MISSISSAUGA, ONTARIO – 11 MAY 2015 – Canadian GDP growth is expected to drop by 0.5 percentage points in 2015 as a result of the sharp drop in oil prices, according to Euler Hermes, the worldwide leader in trade credit insurance. Previously resilient, the country’s economy will drop from a projected 2015 GDP growth of 2.4% (with a U.S. $100/barrel assumption) to just 1.9% (U.S. $59/barrel assumption). GDP is expected to recover slightly to 2.1% in 2016.
GDP Forecast and Oil Price Assumptions
Source: IHS, Euler Hermes
“Since the Great Recession’s end 2007, the Canadian economy has proved more robust than most other developed economies, including the U.S.,” said Dan North, senior economist for Euler Hermes North America. “Canada recovered all of its lost jobs from the recession in just 27 months; it took the U.S. 75 months to accomplish this same feat.”
Depressed oil prices will also take their toll on the private sector, as insolvencies are likely to rise 4 percent, the first increase since 2001. Insolvencies dropped at an average annual rate of -8 percent between 2000-2012,slowing in 2013-2014 to about -2 percent. The level of bankruptcies reached a historic low in 2014, with Euler Hermes rating only two sectors as sensitive risks: textiles and paper.
Yearly Insolvencies in Canada
Source: IHS, Statistics Canada, Euler Hermes
Though energy comprises just 10 percent of Canada’s GDP and employment, the sector has an outsized influence on the economy:
- As oil prices have declined more than 50 percent since June 2014, the energy trade surplus has dropped 38 percent. This has been partially offset by the non-energy trade deficit, which has improved 13 percent since October due to the Canadian dollar’s (CAD) falling value.
- Capital investment in Western Canada, including the oil sands, will drop from $69 billion in 2014 to $46 billion in 2015. The number of newly drilled wells is forecast to drop 30 percent to 7,350 in 2015. Falling oil sector capital expenditures (CAPEX) could shave up to 0.3 points from 2015 real GDP.
- Oil-rich provinces are likely to see localized effects, including increased unemployment, deteriorating housing markets and damage to government finances. In particular, Alberta, Newfoundland and Labrador, and Saskatchewan rely on oil and gas production royalties as a major revenue source -- which is now at risk.
At the same time, falling oil prices are expected to have some positive outcomes. Lower gas prices could boost consumer spending, as well as provide a benefit to trucking firms and airlines. Production costs will fall for chemicals manufacturers, leading to higher profits. U.S. consumers will also experience an effective disposable income increase equivalent to about +0.5 percent of GDP, providing a bump for the Canadian economy which relies on exports to the U.S.

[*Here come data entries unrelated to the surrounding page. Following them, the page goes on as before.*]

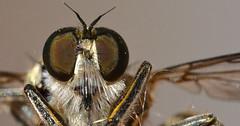 Asilidae mosca predatrice . #macro #macrophotography #macrophotographylove #macrophoto #macroshot #macronature #macro_highlight #macros #macrolife #amazing #photooftheday #kings_macro #kings_insects #insect_of_our_world #animalplanet #macroworld (m4rc01cs) Tags: photooftheday macro macros kingsmacro insectofourworld macrohighlight kingsinsects amazing macronature macrophoto macrophotography animalplanet macrolife macroshot macroworld macrophotographylove
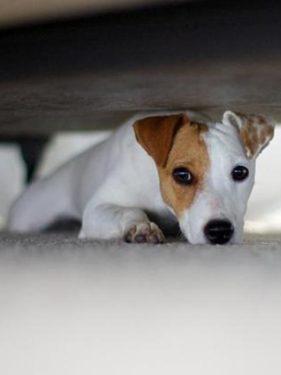 Opioiedes mascotas - perro escondido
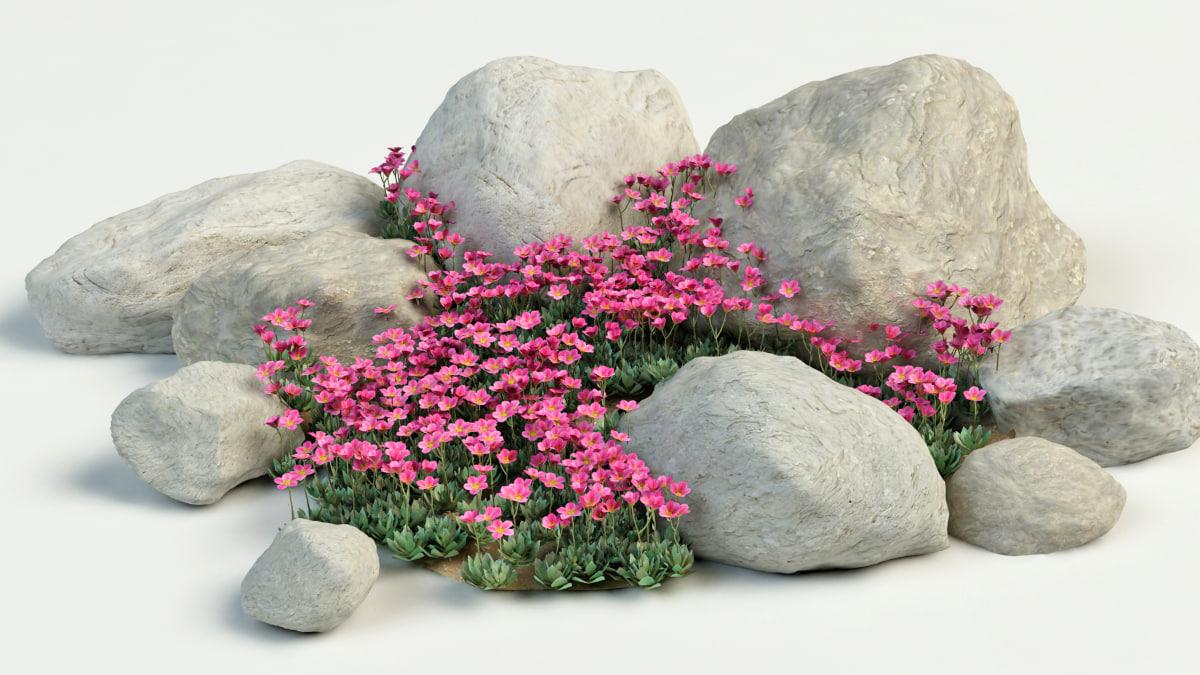3dsmax saxifrage flower garden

“Companies exposed to the oil sector should closely monitor payment delays, as well as the path of oil prices,” said North. “Accounts receivables from oil producers throughout the supply chain are at a heightened risk of late payment or default. Companies selling to those businesses should consider mitigating risk by shortening payment terms, extending smaller credit lines or partnering with trade credit specialists.”